To make known my wants, directly or
indirectly, to a human being, is departure from the life of faith, and a positive
dishonor to God. It is actually betraying Him. It is tantamount to saying that
God has failed me, and I must look to my fellow for help. It is forsaking the
living fountain
and turning to a broken cistern. It is placing the creature between my soul and
god, thus robbing my soul of rich blessing, and God of
the glory due to him.

This is serious work, and it demands our most solemn attention. God deals in
realities. He can never fail a trusting heart. But then, He must be trusted. It is
of no possible use to talk about trusting Him when our hearts are really looking
to creature streams.
"What doth it profit, my brethren though a man say
he hath faith?"
Empty profession is but a delusion to the soul and a dishonor
to God. The true life of faith is a grand reality. God delights in it, and He is
glorified by it. There is nothing in all this world that so gratifies and glorifies
God as the life of faith.
"Oh how great is thy goodness, which Thou has
wrought for them that
trust in thee before the sons of men! (Psa. 31:19)
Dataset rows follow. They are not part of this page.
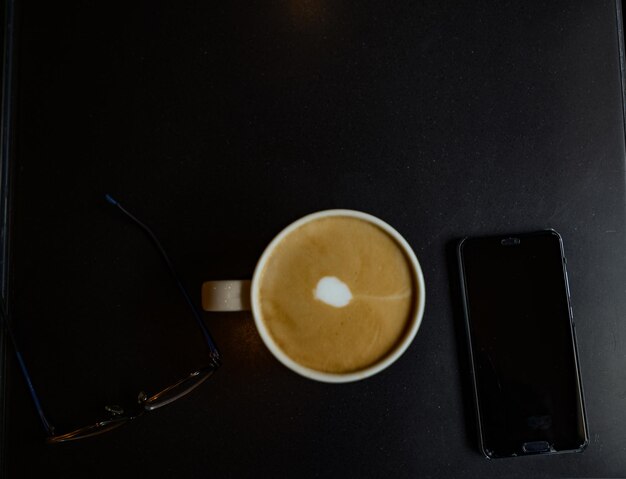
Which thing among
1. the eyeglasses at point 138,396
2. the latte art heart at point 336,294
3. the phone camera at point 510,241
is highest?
the phone camera at point 510,241

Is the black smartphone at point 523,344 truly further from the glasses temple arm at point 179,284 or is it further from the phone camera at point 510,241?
the glasses temple arm at point 179,284

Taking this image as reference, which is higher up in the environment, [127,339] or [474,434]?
[127,339]

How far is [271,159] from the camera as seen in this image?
26.7 inches

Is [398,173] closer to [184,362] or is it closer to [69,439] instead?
[184,362]

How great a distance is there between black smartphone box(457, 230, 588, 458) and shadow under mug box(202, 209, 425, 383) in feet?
0.37

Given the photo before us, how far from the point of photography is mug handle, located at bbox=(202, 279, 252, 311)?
22.9 inches

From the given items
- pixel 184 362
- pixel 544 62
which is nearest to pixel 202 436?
pixel 184 362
How is it with you in reference to this great question? Are you living by faith?
Can you say,
"the life that I live in the flesh, I live by the faith of the Son of
God, who loved me and gave Himself for me"
? Do you know what it is to
have the living God filling the whole range of your soul's vision? Is He enough
for you? Can you trust Him for everything--for body, soul and spirit--for time
and eternity? Or are you in the habit of making known your wants to man in
any one way?
Is it a habit of your heart to turn to the creature for
sympathy, succor, or counsel?

These are searching questions; but we entreat you not to turn away from them.
Be assured it is morally healthful for our souls to be tested faithfully, as in the
very presence of God. Our hearts are so terribly treacherous, that when we
imagine we are leaning upon God, we are really leaning upon some human
prop. Thus God is shut out, and we are left in barrenness and desolation.
And yet it is not that God does not use the creature to help and bless us. He
does so constantly; and the man of faith will be deeply conscious of this fact,
and truly grateful to every human agent that God uses to help him. God
comforted Paul by the coming of Titus; but had Paul been looking to Titus, he
would have had but little comfort. [Paul looked to the Lord for help.]

God used the poor widow to feed Elijah; but Elijah's dependence was not upon
the widow,
but upon God. Thus it is in every case.